1. Clone the repository:

```sh
git clone https://github.com/rupeshtr78/rag-agent-rust.git
cd rag-agent-rust
```

2. Install dependencies:
```sh
cargo build
```

### Running the Application

1. Ensure the Ollama service is running with the specified model.
2. Run the application:

```sh
cargo run -- --help


```

## Usage

```
Commands:
version Get the version of the application
load Load a directory of files into the lance vector database
lance-query Query the Lance Vector Database
rag-query Query the Lancedb and chat with the AI with context
generate Chat with the AI
help Print this message or the help of the given subcommand(s)
```

### Commands

The application supports various commands and subcommands. Use the `--help` flag to see available options:

```sh
# Generate embeddings and store them in the database
cargo run -- load -p sample/

# Query the database for nearest neighbors
cargo run -- rag-query -t sample_table -d sample_db -i "what is temperature"

# Start an interactive chat session
cargo run -- chat -p "what is mirostat"
```

### Configuration

Configuration settings for embedding requests, database connections, and chat interactions are managed in `src/app/config.rs`. You can modify these settings as needed.

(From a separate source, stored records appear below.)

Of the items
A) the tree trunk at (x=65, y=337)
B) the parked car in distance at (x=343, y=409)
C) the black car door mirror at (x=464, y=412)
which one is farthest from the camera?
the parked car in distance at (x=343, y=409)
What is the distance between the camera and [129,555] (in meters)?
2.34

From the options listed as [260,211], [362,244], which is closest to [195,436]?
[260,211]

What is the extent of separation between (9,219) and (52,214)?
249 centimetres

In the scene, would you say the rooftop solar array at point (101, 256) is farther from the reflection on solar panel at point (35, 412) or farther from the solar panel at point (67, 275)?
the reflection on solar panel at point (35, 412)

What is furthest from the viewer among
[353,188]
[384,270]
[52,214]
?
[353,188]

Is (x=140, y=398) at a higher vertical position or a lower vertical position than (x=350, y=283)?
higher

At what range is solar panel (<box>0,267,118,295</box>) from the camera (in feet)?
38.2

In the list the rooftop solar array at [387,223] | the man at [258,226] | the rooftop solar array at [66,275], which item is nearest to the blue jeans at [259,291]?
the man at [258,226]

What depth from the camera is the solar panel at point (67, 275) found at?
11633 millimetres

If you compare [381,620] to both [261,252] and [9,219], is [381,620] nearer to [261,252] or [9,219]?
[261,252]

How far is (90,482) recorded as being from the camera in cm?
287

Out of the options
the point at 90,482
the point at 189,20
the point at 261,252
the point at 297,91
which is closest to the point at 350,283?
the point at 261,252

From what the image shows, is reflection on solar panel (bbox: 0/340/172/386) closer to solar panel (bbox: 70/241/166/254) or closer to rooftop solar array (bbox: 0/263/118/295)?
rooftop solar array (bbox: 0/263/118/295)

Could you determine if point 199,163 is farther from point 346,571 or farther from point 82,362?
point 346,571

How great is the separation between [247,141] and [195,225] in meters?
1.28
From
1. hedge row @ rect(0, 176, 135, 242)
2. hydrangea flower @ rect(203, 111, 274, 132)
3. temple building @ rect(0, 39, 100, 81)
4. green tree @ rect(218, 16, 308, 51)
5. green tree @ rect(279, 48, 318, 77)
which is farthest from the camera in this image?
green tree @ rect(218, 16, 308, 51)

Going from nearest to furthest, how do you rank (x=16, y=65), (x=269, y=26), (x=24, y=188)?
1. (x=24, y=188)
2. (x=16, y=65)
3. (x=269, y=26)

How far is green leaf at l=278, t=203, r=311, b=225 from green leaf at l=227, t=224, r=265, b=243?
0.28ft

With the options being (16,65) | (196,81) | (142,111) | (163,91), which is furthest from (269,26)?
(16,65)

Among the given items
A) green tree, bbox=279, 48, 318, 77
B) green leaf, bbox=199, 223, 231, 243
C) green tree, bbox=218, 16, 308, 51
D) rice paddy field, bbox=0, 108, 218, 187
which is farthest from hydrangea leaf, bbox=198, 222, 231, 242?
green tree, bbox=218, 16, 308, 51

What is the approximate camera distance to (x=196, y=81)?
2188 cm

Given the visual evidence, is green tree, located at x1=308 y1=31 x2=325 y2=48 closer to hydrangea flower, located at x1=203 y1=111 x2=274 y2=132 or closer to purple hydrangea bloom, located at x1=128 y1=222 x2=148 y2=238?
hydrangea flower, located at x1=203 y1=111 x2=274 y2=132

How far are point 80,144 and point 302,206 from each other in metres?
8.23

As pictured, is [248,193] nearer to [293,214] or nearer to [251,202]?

### Embedding and Querying

- **Generate Embeddings**: Use the `run_embedding` function to generate embeddings and persist them to the database.
- **Query Embeddings**: Use the `run_query` function to query the database for nearest neighbors based on vector embeddings.

### Chat Integration

- **Interactive Chat**: Use the `chat` command to start an interactive chat session with the Ollama LLM model. The chat session will use embeddings retrieved from the database to provide context-aware responses.

## Testing

The test suite requires Ollama with an embedding and LLM model to be running in the correct configuration.

* TODO missing test

```sh
cargo test
```

## Code Structure

- **`code_loader.rs`**: Handles file type detection and content loading.
- **`load_lancedb.rs`**: Manages LanceDB table creation, insertion, and querying.
- **`query.rs`**: Contains logic for running queries on LanceDB tables.
- **`chat.rs`**: Implements chat functionalities using the Ollama LLM model.
- **`main.rs`**: Entry point for the CLI application.

## Contributing

Contributions are welcome! Please read the [CONTRIBUTING.md](CONTRIBUTING.md) file for details on how to contribute to this project.

## License

This project is licensed under the MIT License - see the [LICENSE](LICENSE) file for details.